[Selected excerpt]
-- -- --

The Tour NCO sprinted to the edge of the field, scrambled down the slight embankment and then leapt up onto the second flat-car and pulled himself up onto the top deck of a BMP-2, gazing frequently down the train towards the M-wagons and up the train at the locomotive.
New Uses for an Apple
If serendipity had handed the Tour crew an extraordinary opportunity to satisfy one of DI60’s priority intelligence requirements, it was now that ‘Murphy’s Law’ came to the forefront 1 . Having reached the perfect spot at which to establish the calibre of the BMP-2’s main armament, the Tour NCO suddenly realised that he had nothing on him that was capable of providing an accurate scale from which DI60 could make any exact measurements … and time was running out! The locomotive driver could either sees or sense that his train was under attack and he had started sounding his hooter in order to get the attention of the Soviet crewmen.
The Tour NCO’s instant assessment of the situation revealed that his only potential ‘measurement tools’ were his Dictaphone recorder and a Golden Delicious apple. They might not be ideal, but they were the only options open to him and so he reacted accordingly.

-- -- --

[Supplied material]
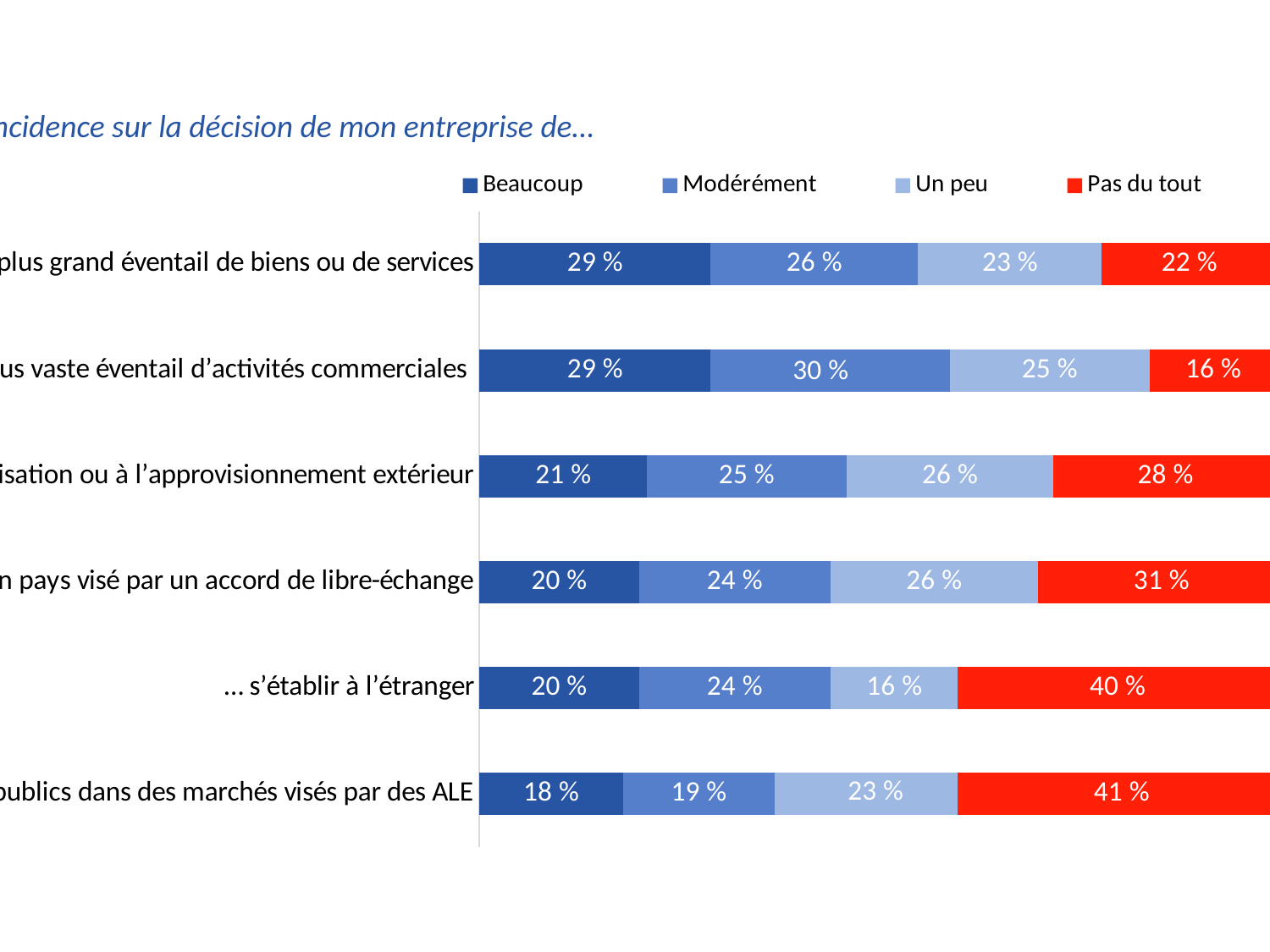
What is the 'Pas du tout' value for '… s'établir à l'étranger'? 40 % What is the difference between the 'Pas du tout' and 'Beaucoup' values for '… s'établir à l'étranger'? 20 % Which series has the largest segment in the '… s'établir à l'étranger' bar? Pas du tout How many bars (categories) are plotted in the chart? 6 What is the 'Un peu' value for '… s'établir à l'étranger'? 16 % Which series has the smallest segment in the '… s'établir à l'étranger' bar? Un peu What is the 'Beaucoup' value for '… s'établir à l'étranger'? 20 % What kind of chart is shown on the slide? Stacked bar chart Which is larger: the 'Pas du tout' value for '… s'établir à l'étranger' or the 'Pas du tout' value for the top bar? … s'établir à l'étranger What colour represents the 'Pas du tout' series in the legend? Red What is the total of the '… s'établir à l'étranger' bar? 100 % How many series does the chart legend list? 4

-- -- --

[Activity 1] Please copy from the BMP-2 passage, word for word, the part from "The Tour NCO’s" up to and including "he reacted accordingly.".
[Activity 2] Decide whether each statement agrees with the BMP-2 passage, answering yes or no and quoting the words of the passage that settle it: (a) The Tour NCO got onto the top deck of a BMP-2 on the second flat-car. (b) The Tour NCO had a ruler with him. (c) The locomotive driver began sounding his hooter.

[Answer section 1]
The Tour NCO’s instant assessment of the situation revealed that his only potential ‘measurement tools’ were his Dictaphone recorder and a Golden Delicious apple. They might not be ideal, but they were the only options open to him and so he reacted accordingly.

[Answer section 2]
(a) Yes: "leapt up onto the second flat-car and pulled himself up onto the top deck of a BMP-2"
(b) No: "his only potential ‘measurement tools’ were his Dictaphone recorder and a Golden Delicious apple"
(c) Yes: "he had started sounding his hooter in order to get the attention of the Soviet crewmen"